Of course, being vegan or choosing to eat a healthy, unprocessed diet does not a food disorder make. However, those prone to disordered eating can often be triggered by the current social media obsession with controlling what we eat.

A UK study, carried out in 2013, found that about half of those with anorexia reported following some form of vegetarian diet, compared to around 2 per cent of the UK population.

More than two thirds of participants with a history of eating disorders and vegetarianism agreed that, for them, there was a relation between vegetarianism and their eating disorder, and many said following a vegetarian diet helped them lose weight, maintain their eating disorder and provide another way to cut calories and feel in control.

In another study, dietitian Fredreike Barhels said that setting such strict rules around what you eat can become problematic.

“One might drift from a vegan or vegetarian diet into an eating disorder, but I think that a vegan/vegetarian or orthorexic way of eating might also be a coping strategy for people suffering from a severe eating disorder,” he told the Independent.

You can’t claim to be one thing in the public eye for commercial reasons and be another privately.

Influenced

When celebrities or ‘influencers’ weigh in, what they say holds a lot more clout for the more impressionable amongst us. That suggests they have more of a responsibility when it comes to delicate issues — in what they say and what they sell.

In Cotton’s case, it was the large juxtaposition between being the poster child of a healthy eating empire while concealing a previous eating disorder, that upset so many.

Eve Simmons got a lot of angry comments, accusing her of shaming Fearne Cotton in her controversial blog. But, she says, she also got other messages from people pointing out that you can’t claim to be one thing in the public eye for commercial reasons and be another privately. They said they felt duped.

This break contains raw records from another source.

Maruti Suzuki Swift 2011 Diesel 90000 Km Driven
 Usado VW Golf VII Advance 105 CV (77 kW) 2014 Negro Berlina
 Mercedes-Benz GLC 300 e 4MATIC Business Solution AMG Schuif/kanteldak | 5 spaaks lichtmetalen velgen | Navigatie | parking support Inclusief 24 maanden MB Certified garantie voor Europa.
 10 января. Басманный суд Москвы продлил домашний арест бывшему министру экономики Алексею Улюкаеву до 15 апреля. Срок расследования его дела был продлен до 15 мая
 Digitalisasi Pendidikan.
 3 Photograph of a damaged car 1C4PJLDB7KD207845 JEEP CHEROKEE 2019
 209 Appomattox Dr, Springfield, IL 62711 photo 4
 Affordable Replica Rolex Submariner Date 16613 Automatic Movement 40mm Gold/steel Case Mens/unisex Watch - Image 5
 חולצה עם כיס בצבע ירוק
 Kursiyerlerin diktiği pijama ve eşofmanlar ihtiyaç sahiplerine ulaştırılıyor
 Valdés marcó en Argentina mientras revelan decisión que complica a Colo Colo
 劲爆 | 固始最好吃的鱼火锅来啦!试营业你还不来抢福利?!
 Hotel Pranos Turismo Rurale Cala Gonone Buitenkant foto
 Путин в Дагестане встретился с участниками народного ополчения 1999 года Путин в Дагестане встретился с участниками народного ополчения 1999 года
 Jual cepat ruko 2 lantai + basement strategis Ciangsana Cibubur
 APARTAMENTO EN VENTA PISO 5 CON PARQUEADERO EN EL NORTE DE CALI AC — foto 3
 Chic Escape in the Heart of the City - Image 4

“I was inundated with messages from people who thanked me for saying what they wanted to say. One summed it up pretty well: ‘It’s wrong to sell us lies about eating whatever they like and staying thin. Women like that in the public eye make the average person think, “Why can’t I be like that, why can’t I get it together?”

Another agreed: ‘These celebrities say they got the way they look by just eating healthily but they didn’t, they did it through an eating disorder. You’re right to have pointed it out.’ Another read: ‘When I listened to that podcast I cried… it evoked feelings that we are right to be ashamed.'”

It begs the question: are veganism and vegetarianism lifestyles rather than diets? Ethical issues rather than aesthetics?

Diet trends like juice cleanses, diet pills, metabolism-boosting ingredients, good food versus bad food, usually start off with a healthy reasoning behind them. We know now that many of them end up being the propelling force behind a vicious dieting cycle. And those in the spotlight need to be mindful of that.

And while opting for the healthy choice is often simply just that, there will always be those susceptible to having a distorted approach to such controlled eating.